• [WHAT THE EXERCISE ASKS]: From the listing below, extract every line containing "family".

• [EXERCISE DATA]:
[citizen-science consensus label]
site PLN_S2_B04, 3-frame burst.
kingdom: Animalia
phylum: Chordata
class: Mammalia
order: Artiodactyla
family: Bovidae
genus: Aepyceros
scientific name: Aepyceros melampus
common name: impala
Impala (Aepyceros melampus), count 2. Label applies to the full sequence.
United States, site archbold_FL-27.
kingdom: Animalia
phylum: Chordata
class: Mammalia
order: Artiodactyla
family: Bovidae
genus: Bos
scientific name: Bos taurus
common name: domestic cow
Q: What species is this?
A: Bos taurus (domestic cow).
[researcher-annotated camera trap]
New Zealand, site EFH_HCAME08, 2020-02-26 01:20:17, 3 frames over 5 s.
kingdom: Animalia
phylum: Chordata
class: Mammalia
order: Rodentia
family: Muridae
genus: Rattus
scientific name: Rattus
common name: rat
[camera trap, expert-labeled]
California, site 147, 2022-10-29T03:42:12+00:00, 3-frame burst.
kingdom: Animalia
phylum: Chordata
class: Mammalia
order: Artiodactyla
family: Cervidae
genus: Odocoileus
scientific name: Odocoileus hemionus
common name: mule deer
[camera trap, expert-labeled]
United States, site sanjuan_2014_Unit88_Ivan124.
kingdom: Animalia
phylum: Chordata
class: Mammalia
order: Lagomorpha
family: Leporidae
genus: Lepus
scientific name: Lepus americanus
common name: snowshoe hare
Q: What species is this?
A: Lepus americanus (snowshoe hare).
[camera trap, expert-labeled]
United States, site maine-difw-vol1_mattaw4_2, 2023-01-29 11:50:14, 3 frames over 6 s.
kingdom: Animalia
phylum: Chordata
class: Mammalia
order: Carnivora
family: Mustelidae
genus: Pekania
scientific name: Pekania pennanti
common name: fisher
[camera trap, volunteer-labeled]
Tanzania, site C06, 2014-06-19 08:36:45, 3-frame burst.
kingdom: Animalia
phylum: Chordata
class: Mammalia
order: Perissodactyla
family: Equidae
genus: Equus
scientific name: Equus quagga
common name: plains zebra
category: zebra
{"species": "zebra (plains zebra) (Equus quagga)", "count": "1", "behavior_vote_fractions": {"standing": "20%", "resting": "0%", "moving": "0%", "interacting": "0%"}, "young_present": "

• [TASK OUTPUT]:
family: Bovidae
family: Bovidae
family: Muridae
family: Cervidae
family: Leporidae
family: Mustelidae
family: Equidae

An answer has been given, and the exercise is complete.